= Goal of the exercise =
Reproduce the passage on Thomas Chippendale below word for word.

Thomas Chippendale was born in 1718 Otley, Yorkshire England. He moved to London in 1740 to promote his business and had several partners throughout his career. The Earl of Burlington was one of the first influential persons to buy furniture from Chippendale. Chippendale was married two times and had 9 children with his first wife, and 2 children with his second wife. When he retired in 1776 his eldest son took over the business.
Thomas Chippendale apprenticed as a joiner for a cabinet-maker before setting up his own business in London.
In 1754 he published a book illustrating 160 designs from his shop, titled The Gentleman and Cabinet-Maker’s Director.
The book was so popular that he produced two later editions, each illustrating new designs. The designs show the Georgian, Queen Anne, French and Chinese influences on Chippendale. Chippendale’s books influenced other furniture makers of the day. Chippendale preferred to accept large-scale commissions from aristocratic clients who selected their furniture designs from his Director books. With such clients he acted much as a modern day interior designer, selecting furnishings and accessories for the entire house.

= Provided data =
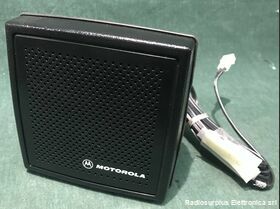 HSN 4031A Altoparlante Veicolare  MOTOROLA HSN 4031A  Altoparlante per uso veicolare,  ACCESSORI RTX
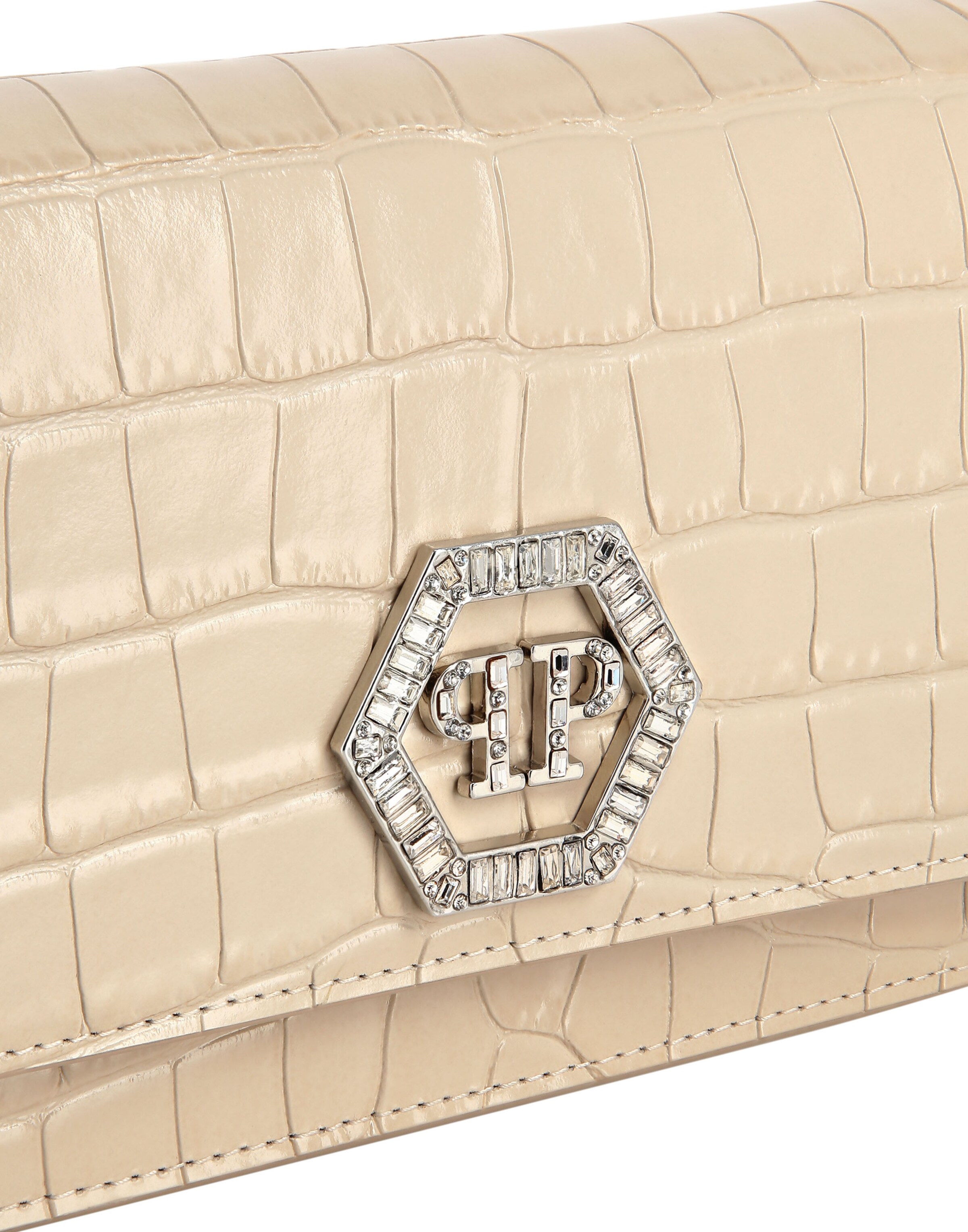 Philipp Plein - Clutches em bege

= Response area =
Thomas Chippendale was born in 1718 Otley, Yorkshire England. He moved to London in 1740 to promote his business and had several partners throughout his career. The Earl of Burlington was one of the first influential persons to buy furniture from Chippendale. Chippendale was married two times and had 9 children with his first wife, and 2 children with his second wife. When he retired in 1776 his eldest son took over the business.
Thomas Chippendale apprenticed as a joiner for a cabinet-maker before setting up his own business in London.
In 1754 he published a book illustrating 160 designs from his shop, titled The Gentleman and Cabinet-Maker’s Director.
The book was so popular that he produced two later editions, each illustrating new designs. The designs show the Georgian, Queen Anne, French and Chinese influences on Chippendale. Chippendale’s books influenced other furniture makers of the day. Chippendale preferred to accept large-scale commissions from aristocratic clients who selected their furniture designs from his Director books. With such clients he acted much as a modern day interior designer, selecting furnishings and accessories for the entire house.